» Texte:

○ ○ ○ ○ ○ ○ ○

Heureux les doux… mais pas les tièdes !

Le Bon Pasteur, Philippe de Champaigne.

Le Bon Pasteur, Philippe de Champaigne.

Que dit la Bible ? L’Oasis n°17 : Heureux les doux

La douceur est une manière d’être au cœur du monde disciple-missionnaire.

Dans la Bible, les appels à la douceur sont fréquents. Mais, en revanche, l’auteur de l’Apocalypse « vomit les tièdes » (Ap 3, 16). Jésus lui-même se dit « doux et humble de cœur » (Mt 11, 29) et en même temps il appelle à la radicalité de l’Évangile. Mais, alors, que signifie la douceur ? Qu’est-ce que la Bible nous en dit ?

Heureux les doux… (Mt 5, 5)

Le pape François consacre une bonne partie de l’encyclique Gaudete et Exsultate à commenter les béatitudes en Matthieu. Il les présente comme étapes vers la sainteté. Rappelons que les béatitudes sont les premières paroles publiques de Jésus dans cet évangile. « Heureux » signifie un encouragement, une invitation pleine d’espérance à se mobiliser et à se ressaisir. Les béatitudes sont comme le porche d’entrée de tout le discours sur la montagne (Mt 5-7), dont le cœur est la prière du Notre Père. Il s’agit donc d’un chemin pour amener au Père qui nous écoute dans le secret et à qui nous demandons que sa volonté soit faite sur la terre comme au ciel. « Heureux les doux, car il recevront la terre en héritage ». Si les croyants sont invités à choisir la douceur, c’est pour que la terre soit déjà comme le ciel, selon la volonté du Père. Aux doux la terre est promise, aux pauvres/humbles le royaume des cieux.

○ ○ ○ ○ ○ ○ ○

» Enregistrements extraits:
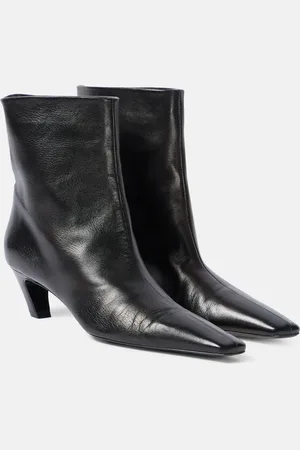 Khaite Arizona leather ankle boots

○ ○ ○ ○ ○ ○ ○

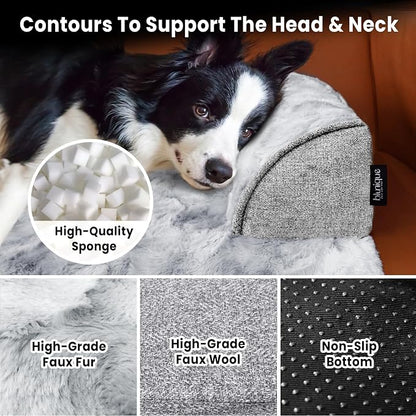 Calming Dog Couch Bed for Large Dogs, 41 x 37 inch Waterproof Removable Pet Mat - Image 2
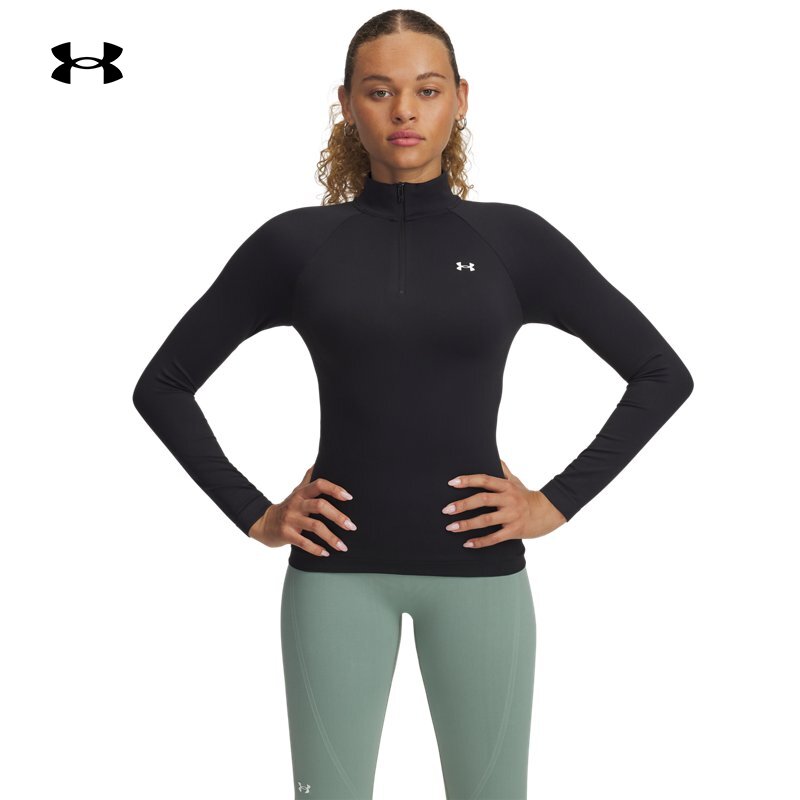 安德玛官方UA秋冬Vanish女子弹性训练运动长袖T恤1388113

○ ○ ○ ○ ○ ○ ○

» Travail à faire:
**1)** Répondez brièvement à ces questions sur le texte sur la douceur dans la Bible :
(a) Quelle référence accompagne la formule « vomit les tièdes » ?
(b) Dans quelle encyclique le pape François commente-t-il les béatitudes ?
(c) Quelle prière se trouve au cœur du discours sur la montagne ?
**2)** Rédigez la suite du texte sur la douceur dans la Bible, à partir de sa dernière phrase.
Les enregistrements n'ont aucun lien avec le texte.

» Réponses:
**1)**
(a) Ap 3, 16.
(b) Gaudete et Exsultate.
(c) Le Notre Père.

**2)**
Doux et humble

La bible grecque traduit l’hébreu « anawim », les pauvres et humbles, par le grec « praeis », les doux. « Doux » et « humbles » sont des synonymes. Les envoyés du Seigneur sont des « doux », Moïse, David… La douceur (prautès) est la caractéristique du Messie qui se fait humble serviteur, ce qu’accomplit Jésus.

Le Ps 36,8.11, qui a inspiré la béatitude pour les doux, pose formellement le lien entre douceur et humilité. À celui qui se tourne vers le Seigneur : « Laisse la colère, abandonne la fureur, ne t’enflamme pas : cela finirait mal. Les méchants seront arrachés… Les humbles posséderont la terre et jouiront d’une paix totale. »

Pour vivre la douceur et la paix, il faut choisir d’être humble. Saint Paul le dira : il s’agit d’adapter son comportement sur celui du Christ, lui qui s’est fait serviteur et s’est humilié sur la croix. Pour le suivre, aux philippiens de considérer humblement les autres comme supérieurs à soi (Ph 2, 3). Et l’apôtre l’applique d’abord à lui-même : c’est avec douceur, humilité et amour qu’il s’adresse aux communautés (1 Co 4, 21 : 2 Co 10, 1).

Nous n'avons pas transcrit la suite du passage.